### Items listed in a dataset
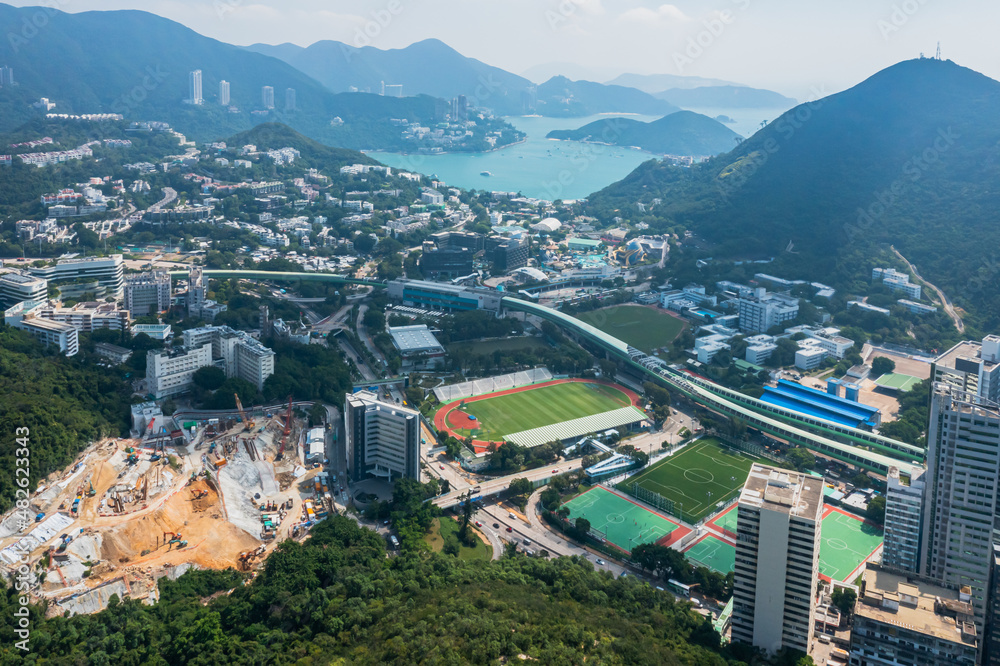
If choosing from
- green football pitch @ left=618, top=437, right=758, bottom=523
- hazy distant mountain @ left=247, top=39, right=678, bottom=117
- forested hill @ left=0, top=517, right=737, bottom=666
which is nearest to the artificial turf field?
green football pitch @ left=618, top=437, right=758, bottom=523

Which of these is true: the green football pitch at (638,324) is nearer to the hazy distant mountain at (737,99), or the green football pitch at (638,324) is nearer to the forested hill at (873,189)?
the forested hill at (873,189)

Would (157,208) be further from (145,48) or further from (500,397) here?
(145,48)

### Task directions
Present the listing above as a two-column CSV with the columns "prompt" and "reply", one row per pair. Put each field in double quotes, turn any line breaks into spaces, and leave the pictures out.

### Exercise result
prompt,reply
"If choosing from - green football pitch @ left=618, top=437, right=758, bottom=523 - hazy distant mountain @ left=247, top=39, right=678, bottom=117 - forested hill @ left=0, top=517, right=737, bottom=666 which is nearest to the artificial turf field?","green football pitch @ left=618, top=437, right=758, bottom=523"
"Which of these is true: the green football pitch at (638,324) is nearer to the hazy distant mountain at (737,99), or the green football pitch at (638,324) is nearer to the forested hill at (873,189)?","the forested hill at (873,189)"
"Would (157,208) be further from (145,48) or further from (500,397) here?","(145,48)"